With the nutrition wars going on (explained well here), recommending the key macronutrients and their proper proportions for our health, the two dominant camps that have emerged are the carbohydrate proponents and those that oppose the consumption of carbohydrates—some oppose only in “excess” (low carbs, ketogenic, Atkins, etc.,) and others “completely” (zero carbs). Between the members of these groups, angry words are exchanged, and competencies, educations, and other personal nonscientific arguments are bandied around. I call this nutrition bullying. And then there are the substantive conflicts and inconsistencies. Like the following confusing statements – 10 pages apart in the National Academies of Sciences Dietary Reference Intake (DRI) guideline book.
In the chapter titled Clinical Effects of Inadequate Intake on page 265 the opening statement is as follows:
“The Recommended Dietary Allowance (RDA) for carbohydrate is set at 130 g/d for adults and children based on the average minimum amount of glucose utilized by the brain.”
Going to page 275 in the same chapter, we read:
“The lower limit of dietary carbohydrate compatible with life apparently is zero, provided that adequate amount of protein and fat are consumed”.

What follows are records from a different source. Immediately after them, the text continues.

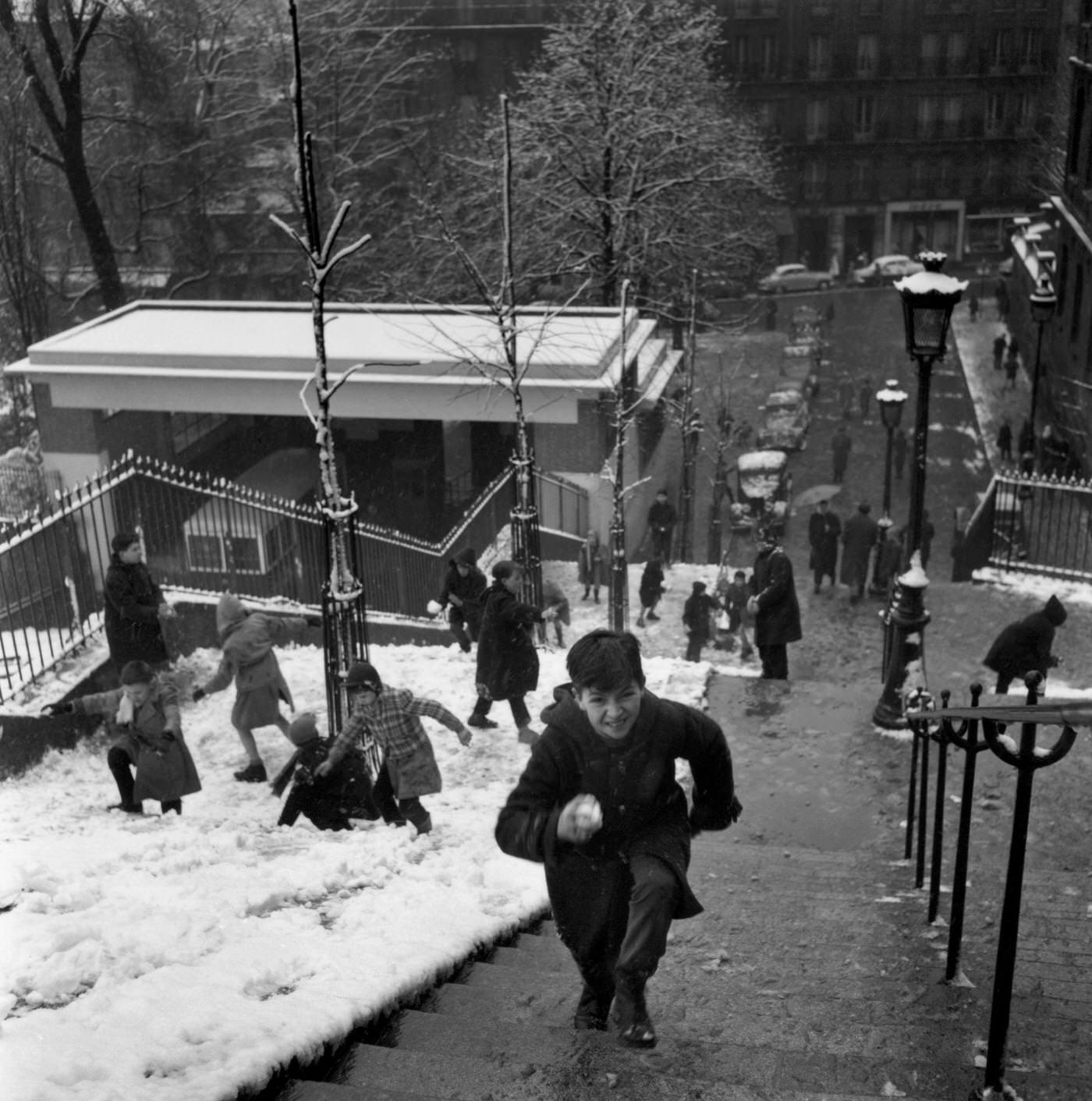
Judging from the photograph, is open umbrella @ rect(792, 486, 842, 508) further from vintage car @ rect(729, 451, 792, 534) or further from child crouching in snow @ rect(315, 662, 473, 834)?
child crouching in snow @ rect(315, 662, 473, 834)

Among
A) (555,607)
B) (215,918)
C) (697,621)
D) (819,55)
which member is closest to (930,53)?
(819,55)

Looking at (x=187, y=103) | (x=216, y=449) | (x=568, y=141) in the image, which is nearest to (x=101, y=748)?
(x=216, y=449)

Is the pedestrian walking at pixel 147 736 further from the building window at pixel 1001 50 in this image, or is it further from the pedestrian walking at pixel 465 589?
the building window at pixel 1001 50

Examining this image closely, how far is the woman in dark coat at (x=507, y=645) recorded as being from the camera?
9.62m

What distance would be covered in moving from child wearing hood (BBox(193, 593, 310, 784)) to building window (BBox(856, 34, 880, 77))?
159 ft

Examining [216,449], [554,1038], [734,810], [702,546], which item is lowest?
[702,546]

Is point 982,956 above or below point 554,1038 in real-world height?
below

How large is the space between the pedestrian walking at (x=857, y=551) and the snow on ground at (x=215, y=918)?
9028mm

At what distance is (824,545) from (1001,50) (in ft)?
132

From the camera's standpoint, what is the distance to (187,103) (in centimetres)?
3100

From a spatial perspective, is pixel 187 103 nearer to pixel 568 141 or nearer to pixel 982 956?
pixel 568 141

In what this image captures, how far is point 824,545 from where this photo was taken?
1834 cm

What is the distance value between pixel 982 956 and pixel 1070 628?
8898 millimetres

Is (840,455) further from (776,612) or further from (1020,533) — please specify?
(776,612)
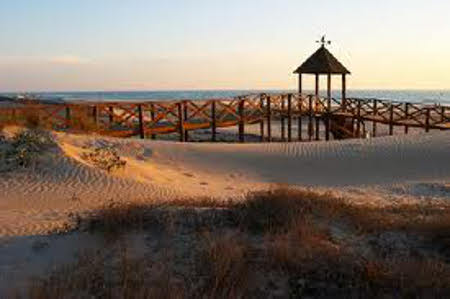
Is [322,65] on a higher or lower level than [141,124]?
higher

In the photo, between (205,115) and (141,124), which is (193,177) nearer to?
(141,124)

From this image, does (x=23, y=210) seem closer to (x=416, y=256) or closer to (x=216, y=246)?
(x=216, y=246)

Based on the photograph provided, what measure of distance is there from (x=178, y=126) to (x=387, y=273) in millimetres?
18646

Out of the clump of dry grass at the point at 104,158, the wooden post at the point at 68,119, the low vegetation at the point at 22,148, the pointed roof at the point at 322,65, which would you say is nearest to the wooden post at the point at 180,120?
the wooden post at the point at 68,119

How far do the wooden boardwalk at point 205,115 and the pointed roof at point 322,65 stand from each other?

As you can see: on the one hand, dietary carbohydrate is needed for the brain, and on the other hand, the carbohydrate need is zero for life (thus, zero for the brain). If we had a third hand, I would like to hold in it the USDA recommendations passed on to all nutritionists, suggesting that the ideal carbohydrate intake is 45-65% of the daily Calories. For a typical 2000 Calorie diet (as it is on all food labels) this comes to 225 – 325 gr carbohydrates a day. Thus, we are told that the human body needs zero carbohydrates to stay alive, provided that fats and proteins are consumed in adequate amounts, and also that the RDA is 130 gr carbohydrates for the use of the brain that needs no carbohydrates, while the USDA recommends 225 – 325 gr carbohydrates. Major confusion! Even worse, this confusion is not well known; it goes unnoticed by almost all scientists, dietitians, and nutritionists—not to mention the general public. I would like to shed some light to the sources of this confusion, hopefully providing you with much needed clarity on this hot subject.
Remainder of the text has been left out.